Women are part of this country, just like men. If we don’t educate our people, Afghanistan will be left behind. We must encourage everyone to continue with their lessons.
Thank you to these women for sharing their stories.
I especially appreciated reading how Mariam’s brothers came to her defense. Too often I’ve read stories of brothers undermining or hurting their sisters. I am so glad that wasn’t the case here.
I also appreciate her saying the following:
“Many organizations claim to defend women’s rights in Afghanistan, but often their efforts are only symbolic. They should help families who cannot afford to send girls to school and should help graduates find jobs. When there are fewer economic problems, there will be less family violence.”
I think she is right–
This is an inspiring group of stories. I agree with Stacy’s comments and I also loved the last two lines contained in Tamana’s story:
“Women are part of this country, just like men. If we don’t educate our people, Afghanistan will be left behind. We must encourage everyone to continue with their lessons.”
This is wise advice and I hope that others will understand this and education for all will be encouraged.
Dear Mariam, Tamana M, and Tamana G,
Thank you for telling your stories with so much detail. Your stories both make me sad and give me hope. They make me feel sad (and mad) because of all that you and other girls had to go through to get your education.
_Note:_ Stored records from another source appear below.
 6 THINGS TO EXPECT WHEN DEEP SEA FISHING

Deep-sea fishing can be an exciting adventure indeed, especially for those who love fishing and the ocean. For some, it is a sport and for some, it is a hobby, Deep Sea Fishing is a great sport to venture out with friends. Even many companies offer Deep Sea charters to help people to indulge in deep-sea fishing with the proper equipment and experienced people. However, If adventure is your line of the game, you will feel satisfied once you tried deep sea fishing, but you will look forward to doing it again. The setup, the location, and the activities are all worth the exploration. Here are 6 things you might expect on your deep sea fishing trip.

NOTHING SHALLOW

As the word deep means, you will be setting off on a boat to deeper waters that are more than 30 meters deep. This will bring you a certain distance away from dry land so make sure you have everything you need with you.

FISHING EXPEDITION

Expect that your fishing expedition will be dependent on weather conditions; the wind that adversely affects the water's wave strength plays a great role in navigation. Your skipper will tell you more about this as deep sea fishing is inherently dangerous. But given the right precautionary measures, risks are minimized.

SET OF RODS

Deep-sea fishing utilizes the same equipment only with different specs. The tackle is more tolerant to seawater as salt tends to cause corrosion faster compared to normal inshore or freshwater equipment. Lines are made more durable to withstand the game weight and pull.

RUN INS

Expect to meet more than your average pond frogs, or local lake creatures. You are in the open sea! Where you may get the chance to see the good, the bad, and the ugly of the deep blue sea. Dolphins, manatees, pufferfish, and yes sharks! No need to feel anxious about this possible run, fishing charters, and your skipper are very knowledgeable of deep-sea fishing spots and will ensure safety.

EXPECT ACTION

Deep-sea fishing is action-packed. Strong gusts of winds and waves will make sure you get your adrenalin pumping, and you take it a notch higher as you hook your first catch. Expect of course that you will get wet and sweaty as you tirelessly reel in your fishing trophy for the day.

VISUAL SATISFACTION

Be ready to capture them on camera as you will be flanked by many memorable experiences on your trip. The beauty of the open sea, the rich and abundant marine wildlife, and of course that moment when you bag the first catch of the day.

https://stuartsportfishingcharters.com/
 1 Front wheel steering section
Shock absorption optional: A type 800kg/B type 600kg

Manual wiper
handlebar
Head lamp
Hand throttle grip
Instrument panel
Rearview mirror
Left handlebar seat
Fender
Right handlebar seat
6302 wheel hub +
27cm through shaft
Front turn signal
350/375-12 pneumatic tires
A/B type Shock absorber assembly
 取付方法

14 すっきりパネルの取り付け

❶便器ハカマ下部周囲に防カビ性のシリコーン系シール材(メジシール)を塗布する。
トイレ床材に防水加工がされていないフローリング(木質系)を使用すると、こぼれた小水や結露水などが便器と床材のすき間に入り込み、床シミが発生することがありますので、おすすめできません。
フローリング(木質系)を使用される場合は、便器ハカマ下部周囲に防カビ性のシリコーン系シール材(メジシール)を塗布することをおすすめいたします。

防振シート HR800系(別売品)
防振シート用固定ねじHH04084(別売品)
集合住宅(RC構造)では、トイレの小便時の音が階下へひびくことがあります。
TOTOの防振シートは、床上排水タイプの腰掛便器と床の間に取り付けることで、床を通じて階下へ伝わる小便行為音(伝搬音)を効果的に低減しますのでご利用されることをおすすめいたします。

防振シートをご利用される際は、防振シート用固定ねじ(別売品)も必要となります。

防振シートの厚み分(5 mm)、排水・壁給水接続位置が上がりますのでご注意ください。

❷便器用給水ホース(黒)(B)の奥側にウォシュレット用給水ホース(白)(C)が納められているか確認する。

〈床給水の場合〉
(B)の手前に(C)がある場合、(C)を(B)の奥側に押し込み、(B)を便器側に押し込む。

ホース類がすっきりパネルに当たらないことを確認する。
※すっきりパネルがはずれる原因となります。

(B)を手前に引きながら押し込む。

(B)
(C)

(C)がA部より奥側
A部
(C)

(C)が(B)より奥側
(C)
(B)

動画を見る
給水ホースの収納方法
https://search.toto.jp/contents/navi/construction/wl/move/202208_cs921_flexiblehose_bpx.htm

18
They fill me with hope because you surmounted the obstacles and kept on. You will be an inspiration to other girls and women, and that is how the culture will change. Bravo for your families that encouraged you and Bravo for you. Onward and upward.
I did not mean to skip you. Everything I said above to Mariam, Tamana M, and Tamana G, I meant for you too. You are the hope and the future of Aghanistan. Bravo for you and your family.
Dear Mariam, TamanaM, Alham, and TamanaG.
Thank you for sharing these four inspiring stories of your education. I admired the ambitions you have of changing the education environment in Afghanistan. Education should be an equal source for both men and women. I loved TamanaG’s statement at the end of the paragraph, “Women are part of this country, just like men. If we don’t educate our people, Afghanistan will be left behind. We must encourage everyone to continue with their lessons.” The other valid point you brought up is the support of your families. As my understanding Majority of the families in Afghanistan are like Mariam’s family, they are not supportive of women’s education.
It is important to have the support of your own family, women should not lose their opportunity to be educated just because of some old stereotypes, like when Mariam’s father said “Girls should not study at the university.”